### Problem details
Reproduce the full news article about the judge's ruling against AT&T's arbitration system word for word, with nothing added or left out.

### Source text

*** Block opens ***

Features

Judge throws out AT&T’s private resolution system

The Associated Press
Friday January 18, 2002

SAN FRANCISCO — A federal judge has denounced AT&T’s private system of resolving disputes as an “illegal and unconscionable” attempt to deprive telephone customers of their legal rights. 

On Wednesday, U.S. Magistrate Judge Bernard Zimmerman found that AT&T’s arbitration system puts long-distance customers at a disadvantage. Binding arbitration is a quasi-legal process of resolving disputes without laws, juries or constitutional rights. 

Zimmerman’s ruling strikes down AT&T’s attempt in August to impose rules on California customers that would have barred them from joining in class-action suits, limited damages for fraud and other intentional wrongdoing and made filing complaints in certain cases prohibitively expensive. 

“It is not just that AT&T wants to litigate in the forum of its choice — arbitration,” Zimmerman wrote. “It is that AT&T wants to make it very difficult for anyone to effectively vindicate her rights, even in that forum.” 

AT&T spokesman Gordon Diamond said Thursday that binding arbitration is a quick and convenient way to resolve disputes and that AT&T settles the overwhelming majority of its disputes over the phone. 

“This is a process that’s widely used in the wireless industry, the credit card industry, it’s not something that’s unique to AT&T,” Diamond said. AT&T plans to appeal the decision, he said. 

Zimmerman’s decision came a day after the U.S. Supreme Court ruled that an arbitration agreement could not block a federal agency from seeking damages in court for victims of employment discrimination. 

Together, the cases indicate a potential shift in the consistent support from federal courts for corporate policies that force employees, stockholders, patients and other consumers into binding arbitration.

*** Block closes ***

### Excerpted data

*** Block opens ***

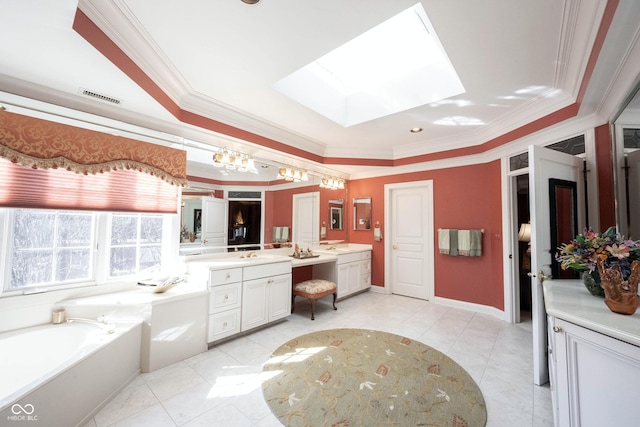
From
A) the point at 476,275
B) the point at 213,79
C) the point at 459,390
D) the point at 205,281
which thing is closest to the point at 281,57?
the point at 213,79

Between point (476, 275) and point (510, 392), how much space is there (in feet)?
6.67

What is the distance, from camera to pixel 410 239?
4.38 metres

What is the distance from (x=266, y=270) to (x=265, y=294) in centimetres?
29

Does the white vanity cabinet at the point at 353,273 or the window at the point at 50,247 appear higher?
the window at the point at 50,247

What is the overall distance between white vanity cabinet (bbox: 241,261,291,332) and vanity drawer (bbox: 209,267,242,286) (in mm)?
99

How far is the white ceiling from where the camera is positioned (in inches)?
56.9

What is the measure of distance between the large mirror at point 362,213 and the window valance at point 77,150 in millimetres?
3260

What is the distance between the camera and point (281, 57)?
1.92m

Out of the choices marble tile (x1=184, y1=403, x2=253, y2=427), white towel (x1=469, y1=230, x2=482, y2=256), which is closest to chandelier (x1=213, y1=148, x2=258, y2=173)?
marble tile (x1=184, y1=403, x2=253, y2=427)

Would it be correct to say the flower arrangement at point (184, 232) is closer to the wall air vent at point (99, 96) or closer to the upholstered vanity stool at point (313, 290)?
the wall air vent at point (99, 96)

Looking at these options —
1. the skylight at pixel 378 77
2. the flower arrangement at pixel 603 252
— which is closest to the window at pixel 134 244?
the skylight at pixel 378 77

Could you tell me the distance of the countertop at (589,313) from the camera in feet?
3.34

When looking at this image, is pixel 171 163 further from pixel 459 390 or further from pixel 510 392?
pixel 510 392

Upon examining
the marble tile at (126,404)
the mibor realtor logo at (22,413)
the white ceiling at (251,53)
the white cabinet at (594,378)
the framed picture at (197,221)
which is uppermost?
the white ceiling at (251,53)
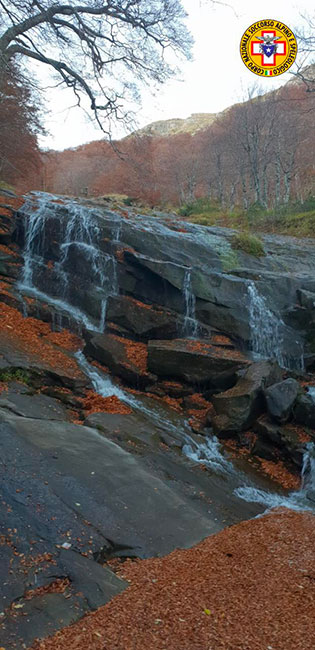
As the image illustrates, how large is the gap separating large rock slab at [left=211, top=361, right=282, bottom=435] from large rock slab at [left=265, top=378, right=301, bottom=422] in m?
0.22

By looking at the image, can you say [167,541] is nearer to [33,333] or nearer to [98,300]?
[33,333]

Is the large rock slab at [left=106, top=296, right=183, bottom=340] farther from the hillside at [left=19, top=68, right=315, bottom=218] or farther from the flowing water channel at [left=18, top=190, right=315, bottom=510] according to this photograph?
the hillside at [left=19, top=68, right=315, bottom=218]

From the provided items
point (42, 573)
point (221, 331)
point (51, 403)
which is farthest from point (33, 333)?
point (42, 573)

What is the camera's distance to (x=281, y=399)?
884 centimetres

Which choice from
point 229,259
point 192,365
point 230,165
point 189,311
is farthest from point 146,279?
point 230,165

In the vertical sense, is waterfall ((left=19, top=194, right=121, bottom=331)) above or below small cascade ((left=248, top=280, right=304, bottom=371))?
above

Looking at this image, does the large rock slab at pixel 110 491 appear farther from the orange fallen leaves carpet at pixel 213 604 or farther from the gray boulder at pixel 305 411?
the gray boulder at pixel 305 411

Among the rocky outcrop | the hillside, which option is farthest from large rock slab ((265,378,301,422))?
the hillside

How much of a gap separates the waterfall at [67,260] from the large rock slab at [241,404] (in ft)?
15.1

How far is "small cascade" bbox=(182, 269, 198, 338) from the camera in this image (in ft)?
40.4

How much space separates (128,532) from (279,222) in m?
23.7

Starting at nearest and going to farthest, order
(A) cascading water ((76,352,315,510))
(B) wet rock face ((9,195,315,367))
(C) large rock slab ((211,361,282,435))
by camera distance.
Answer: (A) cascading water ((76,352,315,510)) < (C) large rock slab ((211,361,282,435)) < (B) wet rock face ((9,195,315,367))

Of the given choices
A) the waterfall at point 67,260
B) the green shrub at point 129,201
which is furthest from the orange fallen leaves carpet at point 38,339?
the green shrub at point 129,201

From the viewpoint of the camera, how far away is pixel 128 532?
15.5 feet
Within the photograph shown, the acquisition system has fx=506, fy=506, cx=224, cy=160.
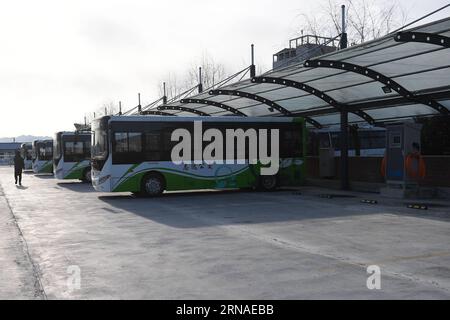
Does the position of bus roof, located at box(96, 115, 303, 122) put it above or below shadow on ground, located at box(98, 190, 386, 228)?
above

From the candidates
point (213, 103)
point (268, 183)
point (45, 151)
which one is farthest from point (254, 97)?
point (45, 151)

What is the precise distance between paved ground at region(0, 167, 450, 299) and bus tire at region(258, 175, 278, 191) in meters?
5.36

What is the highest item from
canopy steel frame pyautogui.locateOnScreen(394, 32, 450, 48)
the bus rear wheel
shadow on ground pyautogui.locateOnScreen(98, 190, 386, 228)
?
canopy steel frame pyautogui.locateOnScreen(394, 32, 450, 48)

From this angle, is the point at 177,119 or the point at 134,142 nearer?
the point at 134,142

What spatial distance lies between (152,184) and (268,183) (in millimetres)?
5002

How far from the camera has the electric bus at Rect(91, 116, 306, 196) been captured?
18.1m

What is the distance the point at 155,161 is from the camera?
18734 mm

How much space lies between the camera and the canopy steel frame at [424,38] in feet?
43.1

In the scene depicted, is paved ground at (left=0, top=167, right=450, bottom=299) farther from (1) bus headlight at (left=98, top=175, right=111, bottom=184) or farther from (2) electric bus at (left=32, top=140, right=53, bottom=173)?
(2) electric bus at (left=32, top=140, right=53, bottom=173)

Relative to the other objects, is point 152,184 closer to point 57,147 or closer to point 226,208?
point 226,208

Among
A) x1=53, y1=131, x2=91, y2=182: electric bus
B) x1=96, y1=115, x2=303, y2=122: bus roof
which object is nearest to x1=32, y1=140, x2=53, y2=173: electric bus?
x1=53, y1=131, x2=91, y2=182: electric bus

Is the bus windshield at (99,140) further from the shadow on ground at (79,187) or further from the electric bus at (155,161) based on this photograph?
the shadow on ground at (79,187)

*** Block closes ***

### Output for this exercise
Features

Judge throws out AT&T’s private resolution system

The Associated Press
Friday January 18, 2002

SAN FRANCISCO — A federal judge has denounced AT&T’s private system of resolving disputes as an “illegal and unconscionable” attempt to deprive telephone customers of their legal rights. 

On Wednesday, U.S. Magistrate Judge Bernard Zimmerman found that AT&T’s arbitration system puts long-distance customers at a disadvantage. Binding arbitration is a quasi-legal process of resolving disputes without laws, juries or constitutional rights. 

Zimmerman’s ruling strikes down AT&T’s attempt in August to impose rules on California customers that would have barred them from joining in class-action suits, limited damages for fraud and other intentional wrongdoing and made filing complaints in certain cases prohibitively expensive. 

“It is not just that AT&T wants to litigate in the forum of its choice — arbitration,” Zimmerman wrote. “It is that AT&T wants to make it very difficult for anyone to effectively vindicate her rights, even in that forum.” 

AT&T spokesman Gordon Diamond said Thursday that binding arbitration is a quick and convenient way to resolve disputes and that AT&T settles the overwhelming majority of its disputes over the phone. 

“This is a process that’s widely used in the wireless industry, the credit card industry, it’s not something that’s unique to AT&T,” Diamond said. AT&T plans to appeal the decision, he said. 

Zimmerman’s decision came a day after the U.S. Supreme Court ruled that an arbitration agreement could not block a federal agency from seeking damages in court for victims of employment discrimination. 

Together, the cases indicate a potential shift in the consistent support from federal courts for corporate policies that force employees, stockholders, patients and other consumers into binding arbitration.